Even as she’s trying to hold on to him, he’s slipping through her fingers. He spends whatever time he can away from the house, leaving while she’s out and not coming home until she insists. When she asks where he’s going, he mutters and looks away. He won’t talk to her about anything—about Eden, about the injections, about how he feels. He’s flat-out refused to come to New York with her as well, a decision that surprises her and that he won’t explain. She spends every minute from the time she wakes up until the time she falls into a brief, restless sleep absolutely terrified.
She knows he’s spending time with Ed. Ed at least has the decency to look embarrassed when she stumbles across him on the front stairs or in the kitchen, where he’s most often waiting for Jack. He’ll unfold his long legs from whatever perch he’s found and stand to greet her. “Hey, Dr. Darling,” he’ll say, towering over her. “Thanks for having me.” Jack may snort and roll his eyes, but Holly can’t detect any sarcasm in Ed’s brown ones, just a bashful politeness.
She doesn’t like them together, not one bit. She worries that Ed, with his glowing good health, is a bad influence, always talking about lacrosse. She can tell by the tightness of her face that Nan’s worried too, that the boys will push it too far and something bad will happen and Holly will hold her responsible. She’s always shooing them out of the kitchen when Holly walks in, always suggesting movies and shopping or other low-key activities. And her squeamishness about storing the syringe of blood in the crisper bin has forced Holly to buy a small refrigerator she keeps padlocked in her room.

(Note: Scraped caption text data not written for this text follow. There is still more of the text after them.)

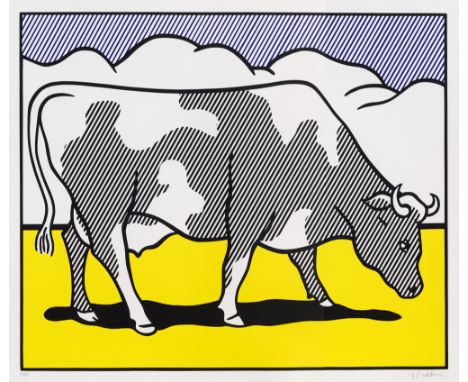 Roy Lichtenstein.  (1923 - 1997 New York). Cow, aus: Cow Triptych (Cow Going Abstract) Poster. 1982. Farbserigraphie auf leic
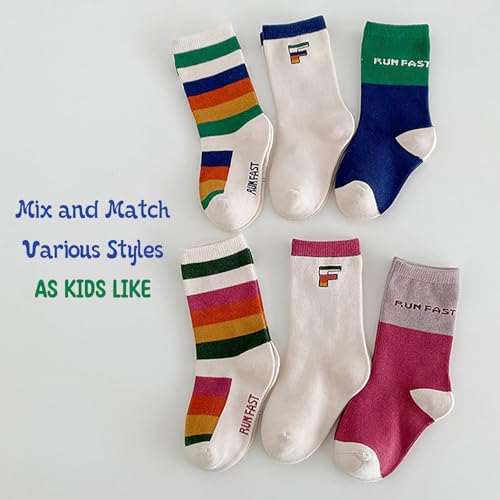 Kids Socks Ribbed Cuffs Crew Mid-Calf Stripes Polka Dot Color Block Grid Casual Socks for Kids 3 Pairs3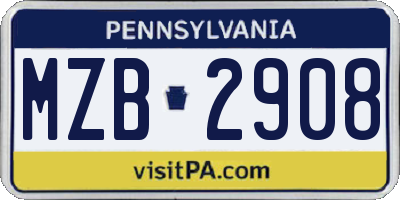 PA license plate MZB2908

“If she quits,” Jane says once, after a particularly stressful breakfast where Holly discovered Jack had left the house at the light of dawn to meet Ed for a game, “I’ll blame you.”
“Add it to the list,” Holly says, pushing back her chair and taking her tea with her. It’s a banner start to her day.
* * *
Christopher too keeps his distance, and Holly is curiously disappointed by this. She tells herself it’s because she’s anxious. She wants to know what he’s going to do with the information he’s found. It has nothing to do with Christopher himself, his long black hair, the easy way he moves.